La autora evita presentar a estas cuatro mujeres como víctimas e insiste en todo los que las permite aparecer con cierto poder: el emparedamiento del marido proxeneta, la comunicación con el más allá, la belleza seductora de la madre adolescente, la mirada ácida y clarividente de la nieta. Para contar su historia de terror no recurre a la compasión ni la empatía sino al escalofrío descarnado y la aceptación
de su crueldad.
Se señalaron puntos en común con Los santos inocentes de Miguel Delibes sobre todo en la representación de la dominación de clase tan enraizada en la España rural. También se hizo hincapié en la valentía de la autora al tratar temas tan delicados de su propia biografía y, sobre todo, se expresó varias veces admiración por la agilidad y vivacidad de su lenguaje.

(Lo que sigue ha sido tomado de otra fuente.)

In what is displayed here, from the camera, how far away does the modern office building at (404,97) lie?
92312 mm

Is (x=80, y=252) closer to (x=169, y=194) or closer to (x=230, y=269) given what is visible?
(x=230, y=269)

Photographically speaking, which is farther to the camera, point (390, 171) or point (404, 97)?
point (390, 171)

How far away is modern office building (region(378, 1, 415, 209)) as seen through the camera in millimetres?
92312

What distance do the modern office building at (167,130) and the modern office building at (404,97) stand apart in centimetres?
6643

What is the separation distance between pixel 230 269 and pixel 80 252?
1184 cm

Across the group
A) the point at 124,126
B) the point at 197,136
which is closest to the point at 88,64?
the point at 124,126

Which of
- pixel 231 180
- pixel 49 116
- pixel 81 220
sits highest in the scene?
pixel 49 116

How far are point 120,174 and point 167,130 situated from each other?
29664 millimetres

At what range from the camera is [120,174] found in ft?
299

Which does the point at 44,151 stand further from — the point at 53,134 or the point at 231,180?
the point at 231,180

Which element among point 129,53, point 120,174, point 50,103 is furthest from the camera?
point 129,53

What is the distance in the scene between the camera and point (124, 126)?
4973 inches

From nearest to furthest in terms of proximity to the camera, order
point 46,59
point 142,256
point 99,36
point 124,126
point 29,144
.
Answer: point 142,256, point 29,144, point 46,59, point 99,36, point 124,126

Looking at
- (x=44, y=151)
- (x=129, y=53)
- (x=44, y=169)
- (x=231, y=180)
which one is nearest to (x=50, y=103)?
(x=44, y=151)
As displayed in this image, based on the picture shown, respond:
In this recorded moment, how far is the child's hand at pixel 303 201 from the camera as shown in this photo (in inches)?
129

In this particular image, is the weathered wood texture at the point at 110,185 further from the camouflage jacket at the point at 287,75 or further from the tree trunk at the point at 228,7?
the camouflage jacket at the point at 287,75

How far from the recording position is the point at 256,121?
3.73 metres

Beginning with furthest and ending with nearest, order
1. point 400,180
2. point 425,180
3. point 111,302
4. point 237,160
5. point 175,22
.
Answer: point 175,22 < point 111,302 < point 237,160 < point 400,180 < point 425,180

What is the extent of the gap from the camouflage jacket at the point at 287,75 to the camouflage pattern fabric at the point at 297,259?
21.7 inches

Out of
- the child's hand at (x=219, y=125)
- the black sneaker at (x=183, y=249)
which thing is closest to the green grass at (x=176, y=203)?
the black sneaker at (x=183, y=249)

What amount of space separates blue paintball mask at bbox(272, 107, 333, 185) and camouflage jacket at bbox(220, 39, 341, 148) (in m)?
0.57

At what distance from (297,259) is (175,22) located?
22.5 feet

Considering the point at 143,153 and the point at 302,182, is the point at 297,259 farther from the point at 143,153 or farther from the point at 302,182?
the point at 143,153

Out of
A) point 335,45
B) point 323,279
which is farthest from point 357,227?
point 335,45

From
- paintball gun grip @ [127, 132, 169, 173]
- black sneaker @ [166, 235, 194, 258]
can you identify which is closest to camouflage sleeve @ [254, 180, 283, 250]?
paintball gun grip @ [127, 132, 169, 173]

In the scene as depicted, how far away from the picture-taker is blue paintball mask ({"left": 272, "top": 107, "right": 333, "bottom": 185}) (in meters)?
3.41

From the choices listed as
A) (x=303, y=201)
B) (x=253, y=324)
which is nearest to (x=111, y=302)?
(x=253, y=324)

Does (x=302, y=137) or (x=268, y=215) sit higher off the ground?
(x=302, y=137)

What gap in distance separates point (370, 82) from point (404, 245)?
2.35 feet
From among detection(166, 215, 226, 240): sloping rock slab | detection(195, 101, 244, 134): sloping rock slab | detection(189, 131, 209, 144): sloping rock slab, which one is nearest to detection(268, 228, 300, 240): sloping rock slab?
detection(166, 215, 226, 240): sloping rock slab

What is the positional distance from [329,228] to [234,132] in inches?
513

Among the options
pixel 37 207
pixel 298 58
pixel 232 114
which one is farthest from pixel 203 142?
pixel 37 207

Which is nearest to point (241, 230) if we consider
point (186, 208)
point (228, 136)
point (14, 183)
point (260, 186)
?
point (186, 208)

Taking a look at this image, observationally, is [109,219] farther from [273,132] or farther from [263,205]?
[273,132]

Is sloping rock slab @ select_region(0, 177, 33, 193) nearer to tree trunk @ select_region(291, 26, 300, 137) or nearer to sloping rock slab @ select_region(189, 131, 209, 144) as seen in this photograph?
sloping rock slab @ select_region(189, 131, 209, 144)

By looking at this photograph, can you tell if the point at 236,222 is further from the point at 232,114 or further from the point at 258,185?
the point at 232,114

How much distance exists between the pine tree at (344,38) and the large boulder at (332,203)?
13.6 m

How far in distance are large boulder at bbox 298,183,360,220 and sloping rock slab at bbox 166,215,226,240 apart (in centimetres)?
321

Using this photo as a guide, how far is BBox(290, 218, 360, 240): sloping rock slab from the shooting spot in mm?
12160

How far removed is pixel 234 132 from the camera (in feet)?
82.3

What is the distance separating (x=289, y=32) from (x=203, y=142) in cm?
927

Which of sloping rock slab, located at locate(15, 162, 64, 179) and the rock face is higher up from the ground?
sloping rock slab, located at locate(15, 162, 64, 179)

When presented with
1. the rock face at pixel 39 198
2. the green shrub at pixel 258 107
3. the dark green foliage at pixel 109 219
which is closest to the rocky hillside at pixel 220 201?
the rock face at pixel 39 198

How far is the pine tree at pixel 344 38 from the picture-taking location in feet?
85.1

En resumen podemos decir que quedamos rendidos ante su habilidad para hacer convivir los fenómenos “poltergeist” con la crudeza de su historia familiar: “Eso es la familia, un sitio donde te dan techo y comida a cambio de estar atrapada con un puñaíco de vivos y otro de muertos. Todas las familias tienen a sus muertos debajo de las camas, es solo que nosotras vemos a los nuestros.”